What you need to do
From the line containing "From the green grass field at (x=73, y=92), the" down to the last line of the records below, copy every line exactly. Leave out everything before it.

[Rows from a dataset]
= = = = = = =
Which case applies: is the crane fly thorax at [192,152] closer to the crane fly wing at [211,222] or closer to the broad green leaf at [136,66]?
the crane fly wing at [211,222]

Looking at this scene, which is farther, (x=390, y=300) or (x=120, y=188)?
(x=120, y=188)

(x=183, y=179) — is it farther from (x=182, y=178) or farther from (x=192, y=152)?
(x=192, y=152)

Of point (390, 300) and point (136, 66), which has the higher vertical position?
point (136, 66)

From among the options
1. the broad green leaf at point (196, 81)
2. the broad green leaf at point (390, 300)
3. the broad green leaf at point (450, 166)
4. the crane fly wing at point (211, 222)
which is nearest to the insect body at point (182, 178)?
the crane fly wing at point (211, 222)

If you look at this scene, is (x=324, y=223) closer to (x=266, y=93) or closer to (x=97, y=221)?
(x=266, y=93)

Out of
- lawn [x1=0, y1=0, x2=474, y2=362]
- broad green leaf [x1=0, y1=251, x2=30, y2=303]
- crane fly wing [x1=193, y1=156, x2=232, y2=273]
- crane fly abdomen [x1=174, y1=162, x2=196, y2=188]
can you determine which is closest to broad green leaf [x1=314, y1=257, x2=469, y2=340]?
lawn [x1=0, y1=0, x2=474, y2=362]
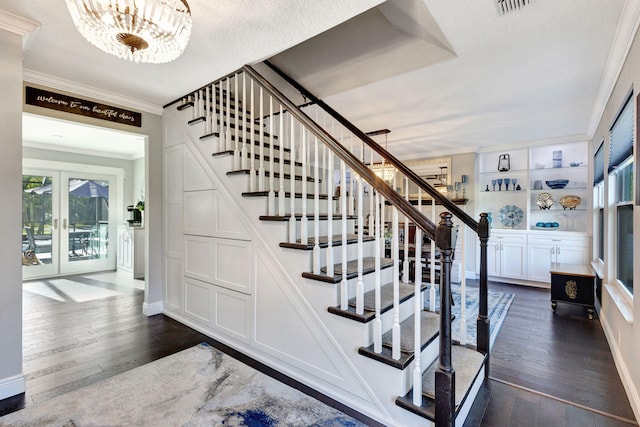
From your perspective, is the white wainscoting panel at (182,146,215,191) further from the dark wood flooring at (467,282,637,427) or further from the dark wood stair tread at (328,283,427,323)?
the dark wood flooring at (467,282,637,427)

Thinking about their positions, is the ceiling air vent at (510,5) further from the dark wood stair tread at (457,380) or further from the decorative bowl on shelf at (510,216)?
the decorative bowl on shelf at (510,216)

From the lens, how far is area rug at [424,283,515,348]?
291 cm

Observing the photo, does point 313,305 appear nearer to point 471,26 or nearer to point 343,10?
point 343,10

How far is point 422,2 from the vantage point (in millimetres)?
1825

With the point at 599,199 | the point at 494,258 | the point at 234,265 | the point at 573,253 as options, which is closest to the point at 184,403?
the point at 234,265

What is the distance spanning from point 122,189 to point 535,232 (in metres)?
8.38

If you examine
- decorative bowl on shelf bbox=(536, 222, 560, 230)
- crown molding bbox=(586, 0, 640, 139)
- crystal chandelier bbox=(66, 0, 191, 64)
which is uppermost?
crown molding bbox=(586, 0, 640, 139)

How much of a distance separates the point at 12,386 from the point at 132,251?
4108mm

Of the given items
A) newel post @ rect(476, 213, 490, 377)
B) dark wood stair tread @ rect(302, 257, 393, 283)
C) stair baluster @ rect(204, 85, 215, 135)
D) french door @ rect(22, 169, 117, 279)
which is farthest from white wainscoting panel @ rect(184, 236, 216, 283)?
french door @ rect(22, 169, 117, 279)

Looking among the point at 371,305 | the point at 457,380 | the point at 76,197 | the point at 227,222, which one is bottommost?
the point at 457,380

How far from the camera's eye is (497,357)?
8.47 ft

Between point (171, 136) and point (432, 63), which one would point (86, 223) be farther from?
point (432, 63)

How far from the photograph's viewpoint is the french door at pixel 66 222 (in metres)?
5.55

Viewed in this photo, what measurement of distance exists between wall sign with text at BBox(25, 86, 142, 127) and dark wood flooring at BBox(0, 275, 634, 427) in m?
2.27
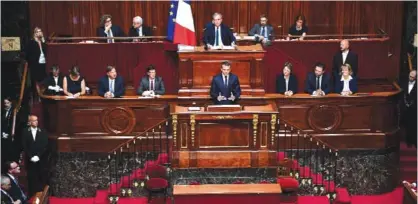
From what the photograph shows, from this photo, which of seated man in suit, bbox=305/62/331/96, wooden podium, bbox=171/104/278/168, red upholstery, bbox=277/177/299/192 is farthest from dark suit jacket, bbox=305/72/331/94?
red upholstery, bbox=277/177/299/192

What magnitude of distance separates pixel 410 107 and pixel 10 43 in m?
6.77

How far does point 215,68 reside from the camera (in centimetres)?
1359

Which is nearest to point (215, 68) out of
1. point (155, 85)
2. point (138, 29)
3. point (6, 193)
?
point (155, 85)

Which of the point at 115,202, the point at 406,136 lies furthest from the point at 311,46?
the point at 115,202

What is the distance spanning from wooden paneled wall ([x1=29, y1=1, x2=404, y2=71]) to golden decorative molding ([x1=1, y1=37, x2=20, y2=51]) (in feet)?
3.78

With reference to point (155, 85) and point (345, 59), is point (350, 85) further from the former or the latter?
point (155, 85)

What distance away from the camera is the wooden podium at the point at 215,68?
13539 mm

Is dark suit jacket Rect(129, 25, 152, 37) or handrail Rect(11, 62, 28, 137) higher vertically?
dark suit jacket Rect(129, 25, 152, 37)

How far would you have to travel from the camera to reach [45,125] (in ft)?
46.5

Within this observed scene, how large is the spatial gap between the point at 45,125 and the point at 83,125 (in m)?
0.65

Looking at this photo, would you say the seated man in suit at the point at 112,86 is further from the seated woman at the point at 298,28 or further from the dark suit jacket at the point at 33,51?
the seated woman at the point at 298,28

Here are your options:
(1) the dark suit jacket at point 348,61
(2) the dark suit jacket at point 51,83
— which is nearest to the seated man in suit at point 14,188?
(2) the dark suit jacket at point 51,83

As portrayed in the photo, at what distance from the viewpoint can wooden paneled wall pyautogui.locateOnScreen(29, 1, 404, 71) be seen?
53.5ft

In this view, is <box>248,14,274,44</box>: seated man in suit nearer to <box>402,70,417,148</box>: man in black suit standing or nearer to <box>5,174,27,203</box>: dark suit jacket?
<box>402,70,417,148</box>: man in black suit standing
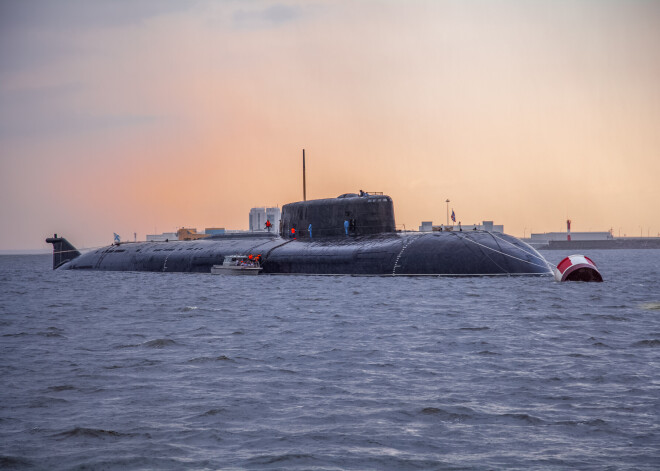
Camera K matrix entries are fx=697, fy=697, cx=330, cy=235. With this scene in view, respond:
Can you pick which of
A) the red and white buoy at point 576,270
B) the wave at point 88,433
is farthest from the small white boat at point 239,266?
the wave at point 88,433

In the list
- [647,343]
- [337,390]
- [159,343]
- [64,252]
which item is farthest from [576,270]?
[64,252]

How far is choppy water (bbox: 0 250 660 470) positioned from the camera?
8250 millimetres

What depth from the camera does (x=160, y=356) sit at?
1505 centimetres

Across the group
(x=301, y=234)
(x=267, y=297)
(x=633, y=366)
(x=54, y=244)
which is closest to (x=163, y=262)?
(x=301, y=234)

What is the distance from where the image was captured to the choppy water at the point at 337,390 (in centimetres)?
825

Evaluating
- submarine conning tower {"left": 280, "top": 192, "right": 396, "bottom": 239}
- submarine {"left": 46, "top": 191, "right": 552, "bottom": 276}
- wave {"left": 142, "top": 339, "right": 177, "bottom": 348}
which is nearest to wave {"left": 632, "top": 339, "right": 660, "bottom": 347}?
wave {"left": 142, "top": 339, "right": 177, "bottom": 348}

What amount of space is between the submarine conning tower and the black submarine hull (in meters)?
0.62

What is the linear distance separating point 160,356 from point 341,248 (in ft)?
86.8

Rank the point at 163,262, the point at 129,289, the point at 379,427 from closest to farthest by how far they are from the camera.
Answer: the point at 379,427 → the point at 129,289 → the point at 163,262

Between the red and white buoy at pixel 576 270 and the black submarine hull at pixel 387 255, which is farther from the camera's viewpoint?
the black submarine hull at pixel 387 255

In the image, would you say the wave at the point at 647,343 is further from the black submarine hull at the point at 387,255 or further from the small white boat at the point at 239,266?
the small white boat at the point at 239,266

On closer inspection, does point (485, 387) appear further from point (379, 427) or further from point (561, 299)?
point (561, 299)

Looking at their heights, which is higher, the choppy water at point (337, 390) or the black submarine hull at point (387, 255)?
the black submarine hull at point (387, 255)

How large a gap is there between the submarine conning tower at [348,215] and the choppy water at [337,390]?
1983cm
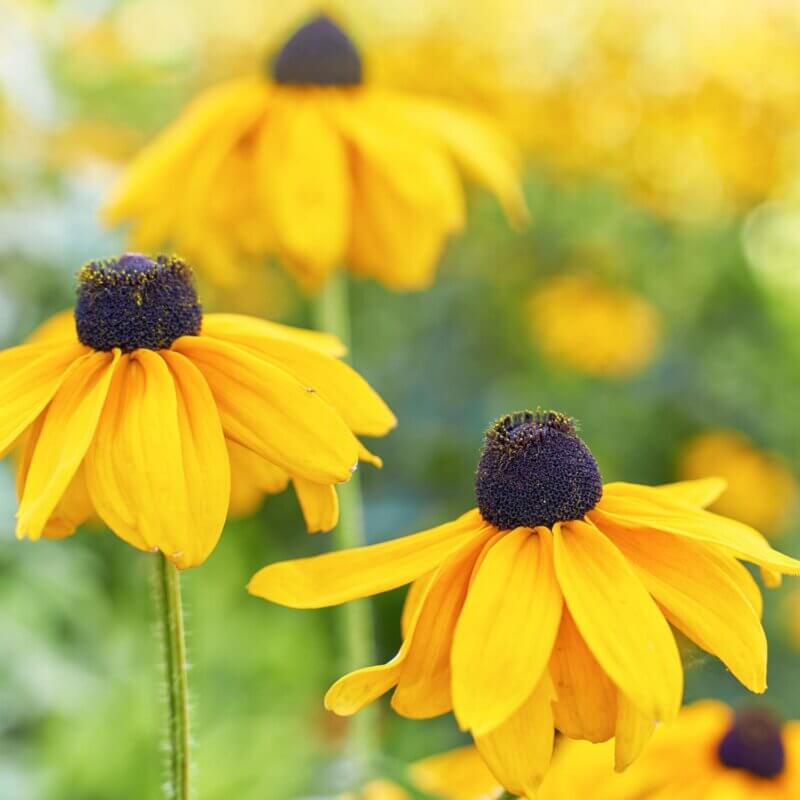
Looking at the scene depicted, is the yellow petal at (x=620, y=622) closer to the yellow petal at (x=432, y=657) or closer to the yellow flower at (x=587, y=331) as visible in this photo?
the yellow petal at (x=432, y=657)

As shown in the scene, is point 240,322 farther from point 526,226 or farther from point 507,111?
point 507,111

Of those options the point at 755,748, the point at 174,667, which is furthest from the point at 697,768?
the point at 174,667

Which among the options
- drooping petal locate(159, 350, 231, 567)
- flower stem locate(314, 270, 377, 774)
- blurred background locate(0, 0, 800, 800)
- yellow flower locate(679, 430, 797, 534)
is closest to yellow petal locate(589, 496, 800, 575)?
drooping petal locate(159, 350, 231, 567)

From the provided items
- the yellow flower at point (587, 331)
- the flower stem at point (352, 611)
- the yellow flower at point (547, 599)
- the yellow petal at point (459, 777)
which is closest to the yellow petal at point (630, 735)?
the yellow flower at point (547, 599)

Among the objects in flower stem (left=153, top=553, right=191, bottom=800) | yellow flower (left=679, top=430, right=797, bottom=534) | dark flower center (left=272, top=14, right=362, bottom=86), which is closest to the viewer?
flower stem (left=153, top=553, right=191, bottom=800)

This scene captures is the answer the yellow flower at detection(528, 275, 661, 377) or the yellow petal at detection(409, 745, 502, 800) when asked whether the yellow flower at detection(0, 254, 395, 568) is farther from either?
the yellow flower at detection(528, 275, 661, 377)

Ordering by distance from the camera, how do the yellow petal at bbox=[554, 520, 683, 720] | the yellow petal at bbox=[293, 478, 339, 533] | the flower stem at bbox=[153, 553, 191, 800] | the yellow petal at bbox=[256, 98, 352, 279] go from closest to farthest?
1. the yellow petal at bbox=[554, 520, 683, 720]
2. the flower stem at bbox=[153, 553, 191, 800]
3. the yellow petal at bbox=[293, 478, 339, 533]
4. the yellow petal at bbox=[256, 98, 352, 279]

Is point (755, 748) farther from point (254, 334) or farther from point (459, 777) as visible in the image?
point (254, 334)
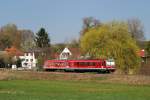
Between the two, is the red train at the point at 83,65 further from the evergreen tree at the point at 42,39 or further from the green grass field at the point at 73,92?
the evergreen tree at the point at 42,39

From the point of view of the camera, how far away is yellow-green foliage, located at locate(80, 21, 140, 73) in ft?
287

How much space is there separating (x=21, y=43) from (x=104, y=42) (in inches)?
3694

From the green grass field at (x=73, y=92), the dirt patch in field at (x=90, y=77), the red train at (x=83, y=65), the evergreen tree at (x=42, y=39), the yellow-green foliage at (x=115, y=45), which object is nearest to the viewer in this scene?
the green grass field at (x=73, y=92)

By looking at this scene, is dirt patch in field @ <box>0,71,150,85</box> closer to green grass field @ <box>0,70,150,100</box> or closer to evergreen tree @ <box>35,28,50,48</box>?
green grass field @ <box>0,70,150,100</box>

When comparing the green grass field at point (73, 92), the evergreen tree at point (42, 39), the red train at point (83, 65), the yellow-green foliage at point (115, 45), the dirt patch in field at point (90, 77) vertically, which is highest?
the evergreen tree at point (42, 39)

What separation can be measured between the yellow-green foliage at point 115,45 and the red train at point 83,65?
3345 millimetres

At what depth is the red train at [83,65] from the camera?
82375mm

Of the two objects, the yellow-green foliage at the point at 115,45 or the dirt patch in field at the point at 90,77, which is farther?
the yellow-green foliage at the point at 115,45

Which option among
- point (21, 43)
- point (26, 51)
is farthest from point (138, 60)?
point (21, 43)

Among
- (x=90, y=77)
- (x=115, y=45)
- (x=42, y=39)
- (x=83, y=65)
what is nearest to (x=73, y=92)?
(x=90, y=77)

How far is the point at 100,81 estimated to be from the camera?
58219mm

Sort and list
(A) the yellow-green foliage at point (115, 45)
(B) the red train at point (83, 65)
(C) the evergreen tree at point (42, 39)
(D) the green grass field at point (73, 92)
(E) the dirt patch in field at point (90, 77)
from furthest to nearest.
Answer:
= = = = = = =
Solved exercise
From the green grass field at (x=73, y=92), the dirt patch in field at (x=90, y=77), the red train at (x=83, y=65), the evergreen tree at (x=42, y=39), the yellow-green foliage at (x=115, y=45), which object is nearest to the viewer in this scene?
the green grass field at (x=73, y=92)

By looking at this scene, is dirt patch in field @ <box>0,71,150,85</box> closer to green grass field @ <box>0,70,150,100</box> or closer to evergreen tree @ <box>35,28,50,48</box>?
green grass field @ <box>0,70,150,100</box>

When comparing the green grass field at point (73, 92), the evergreen tree at point (42, 39), the red train at point (83, 65), the yellow-green foliage at point (115, 45), the dirt patch in field at point (90, 77) vertically, which is highest?
the evergreen tree at point (42, 39)

What separation can be measured between the yellow-green foliage at point 115,45 and the red train at point 83,65?
3345 millimetres

At what depth is the red train at [83,65] from the camera?
82375mm

Of the two objects, the yellow-green foliage at the point at 115,45 or the dirt patch in field at the point at 90,77, which is farther?
the yellow-green foliage at the point at 115,45

Which option among
- point (21, 43)
- point (26, 51)
is farthest from point (138, 60)?
point (21, 43)

Among
- (x=90, y=77)
- (x=115, y=45)
- (x=42, y=39)
- (x=83, y=65)
what is nearest to (x=73, y=92)?
(x=90, y=77)

How far is the point at 100,81 estimated to be from the camera?
58219mm

Sort and list
(A) the yellow-green foliage at point (115, 45)
(B) the red train at point (83, 65)
(C) the evergreen tree at point (42, 39)
(D) the green grass field at point (73, 92)
(E) the dirt patch in field at point (90, 77)
from furthest to nearest.
Answer:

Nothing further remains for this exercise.